ACTION 616.3: DB and SL will discuss how best to progress replacement of TW’s role.

SI-2 ATLAS Weekly Review and Plans (RJ)
—————————————
Nothing of signifance to report. Broader discussion on computer model, but nothing new to report on operational issues and no update on the issue with the pilot from last week – this has been challenging to trace. DB is preparing a short paper for the PMB on recommendations for evolution of Tier-2 at a high level to provide a simplified message re procurement of kit. DB discussed with RJ at CERN to understand Atlas’ requirements, he is awaiting input from DC and will then circulate to the PMB for comment before circulating to Tier-2s. The statement will present how GridPP would like them to evolve but they will have flexibility and be able to judge their procurements against the suggested trajectory.

SI-3 CMS Weekly Review and Plans (DC)
————————————-
DC not present, no report submitted.

SI-4 LHCb Weekly Review and Plans (PC)
————————————–
Two issues re LHCb disk were discussed at the Ops meeting today, other than those there is nothing significant to report. GS updated there were 2 disk servers out from different batches – one seemed to have a failed disk which was replaced when a problem was flagged so this was understood. Both issues were related to separate concerns – GS has been monitoring the statistics which do not show cause for concern.

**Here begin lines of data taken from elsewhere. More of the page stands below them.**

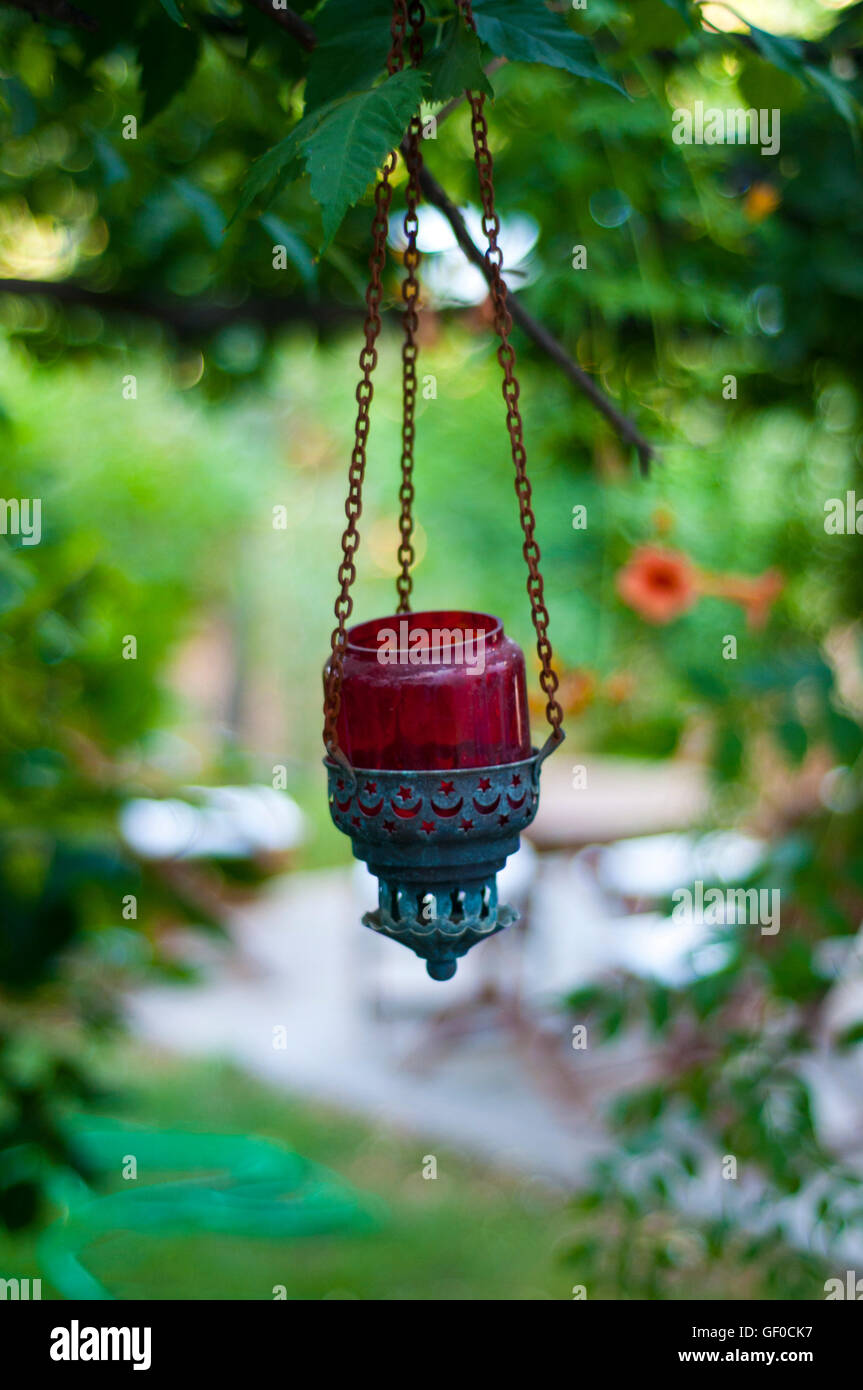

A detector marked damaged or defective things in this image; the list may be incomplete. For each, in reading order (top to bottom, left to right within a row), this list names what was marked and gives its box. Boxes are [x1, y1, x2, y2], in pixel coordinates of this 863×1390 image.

rusty chain [394, 1, 425, 608]
rusty chain [450, 0, 564, 745]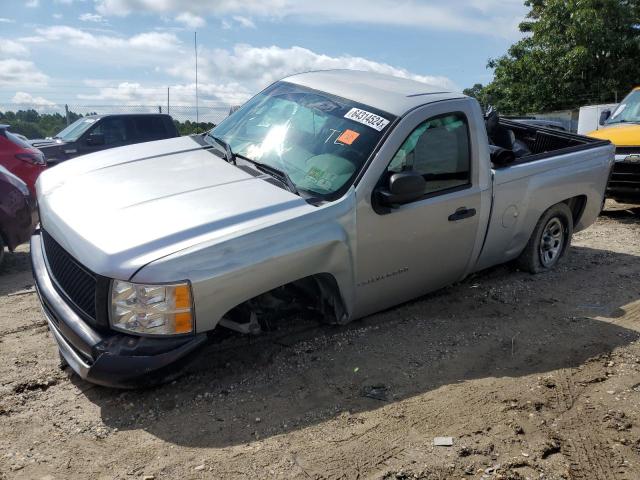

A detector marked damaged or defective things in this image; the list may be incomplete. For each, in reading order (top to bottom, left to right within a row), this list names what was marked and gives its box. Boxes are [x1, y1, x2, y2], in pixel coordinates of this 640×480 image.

crumpled hood [37, 135, 312, 280]
exposed wheel well [564, 194, 588, 226]
exposed wheel well [218, 272, 348, 336]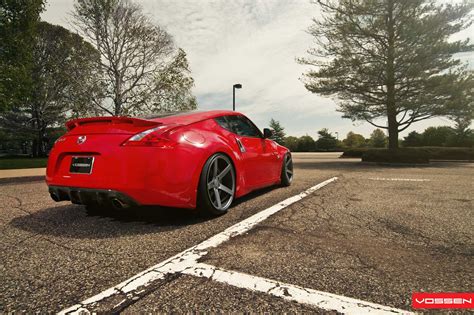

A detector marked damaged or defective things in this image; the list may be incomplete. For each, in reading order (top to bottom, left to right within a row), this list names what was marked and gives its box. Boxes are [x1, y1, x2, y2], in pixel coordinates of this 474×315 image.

cracked asphalt [0, 154, 472, 314]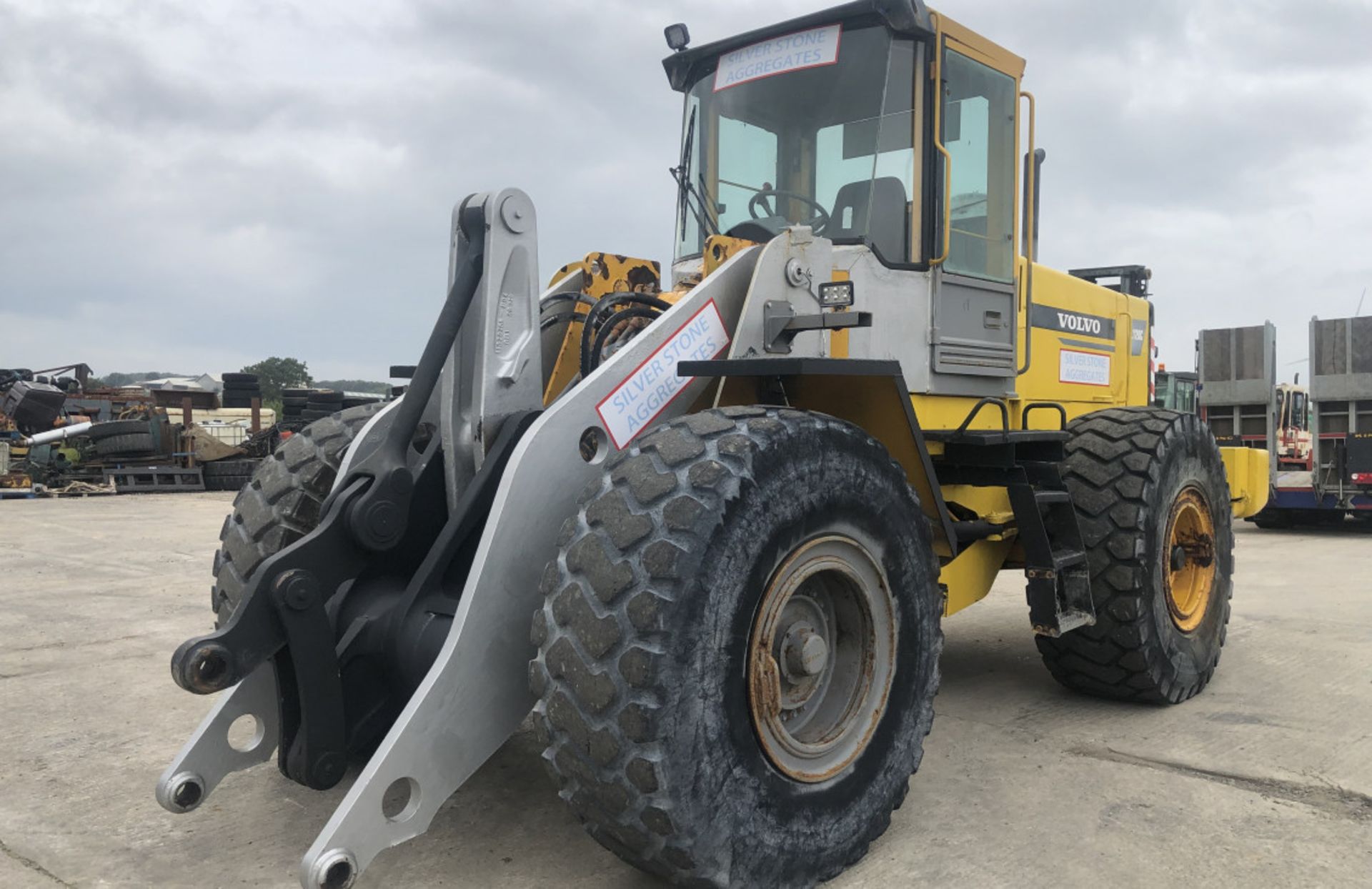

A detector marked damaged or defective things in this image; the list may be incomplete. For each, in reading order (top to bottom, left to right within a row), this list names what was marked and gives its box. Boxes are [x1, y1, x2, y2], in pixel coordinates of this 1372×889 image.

rusty wheel hub [743, 537, 898, 778]
rusty wheel hub [1160, 483, 1218, 637]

SI-5 Production Manager’s report (JC)
————————————-
1. There was a DPM workshop last week in Paris: https://indico.cern.ch/event/559673/. There remains a strong community effort in this area. Sam represented GridPP. One issue arising for us is the possible deprecation of the DPM interface to ARGUS.

2. QMUL have engaged a Chinese group working on investigations related to a future circular electron positron collider (CEPC). They also run a multi-VO DIRAC instance. Currently only QMUL are involved but CEPC could use additional resources. Is this an area where we might like to pursue more collaboration?

3. Planet GridPP run by Glasgow for our GridPP blog posts is being moved to run on a VM this week. Testing has gone well.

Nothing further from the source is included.